══ Source extract

Beckett: Commentary on Job 3

Verses 1-10: I Wish I Was Never Born!

After this, Job opened his mouth and cursed the day of his birth. And Job said: “Let the day perish on which I was born, and the night that said, ‘A man is conceived.’ Let that day be darkness! May God above not seek it, nor light shine upon it. Let gloom and deep darkness claim it. Let clouds dwell upon it; let the blackness of the day terrify it.

“That night—let thick darkness seize it! Let it not rejoice among the days of the year; let it not come into the number of the months. Behold, let that night be barren; let no joyful cry enter it. Let those curse it who curse the day, who are ready to rouse up Leviathan. Let the stars of its dawn be dark; let it hope for light, but have none, nor see the eyelids of the morning, because it did not shut the doors of my mother’s womb, nor hide trouble from my eyes.”

In the entirety of this chapter, Job laments over his agonising condition like any other human creature would. Having received no comfort from his friends, Job grieves over himself to the point that he was never born. He is addressing the day of his birth, not God. Though Job does complain against God here and in other places, he never curses God as Satan predicted and as his wife insisted. Rather than cursing God, he curses the day of his birth.

Job’s lamenting is shockingly poetic. I’m not entirely surprised. In my own depression, as a poet, I wrote a lot of poems expressing my emotional and spiritual agony. In abysmal despair, Job perceived his birth as a great disaster. His soul is tortured by the thought that God has forsaken him (I’m sure some of you can relate). He is so deeply troubled that, in this poetic masterpiece, he wishes he never saw the light of day. Darkness is a more fitting occasion for the day of his birth.

════
══ The data

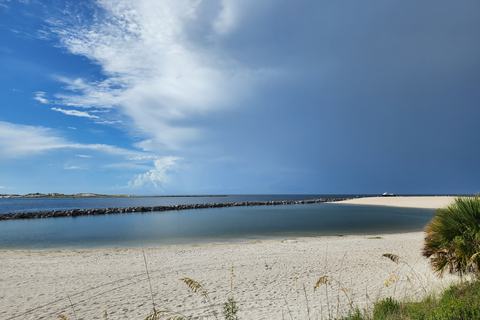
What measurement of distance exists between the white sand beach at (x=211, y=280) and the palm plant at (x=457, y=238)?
796mm

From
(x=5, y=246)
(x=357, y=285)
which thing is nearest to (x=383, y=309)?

════

Task item | Please carry the commentary on Job 3 forward from its final sentence. The rows are separate material and have no connection to the commentary on Job 3.

Output for this task |
Verses 11-19: I’m Better Off Dead—To Have Never Been Born at All!

“Why did I not die at birth, come out from the womb and expire? Why did the knees receive me? Or why the breasts, that I should nurse? For then I would have lain down and been quiet; I would have slept; then I would have been at rest, with kings and counsellors of the earth who rebuilt ruins for themselves, or with princes who had gold, who filled their houses with silver.

“Or why was I not as a hidden stillborn child, as infants who never see the light? There the wicked cease from troubling, and there the weary are at rest. There the prisoners are at ease together; they hear not the voice of the taskmaster. The small and the great are there, and the slave is free from his master.”

Job wishes he had died at birth. It would’ve been better if he had been stillborn in the womb. In Old Testament times, it was customary for a father to place the newborn on his knees to show he accepted the child. In agony, Job wonders why his father accepted him and why his mother bothered breastfeeding him. It would have been better if they had neglected him altogether so that he would die and not experience the pain of life. He desired the peace and quiet of the grave.

He calls death the great equaliser. Death shows no partiality. In death, there are no masters and slaves, conquerors and captives, kings and knaves, rich and poor, old and young. They all have one thing in common: they are dead.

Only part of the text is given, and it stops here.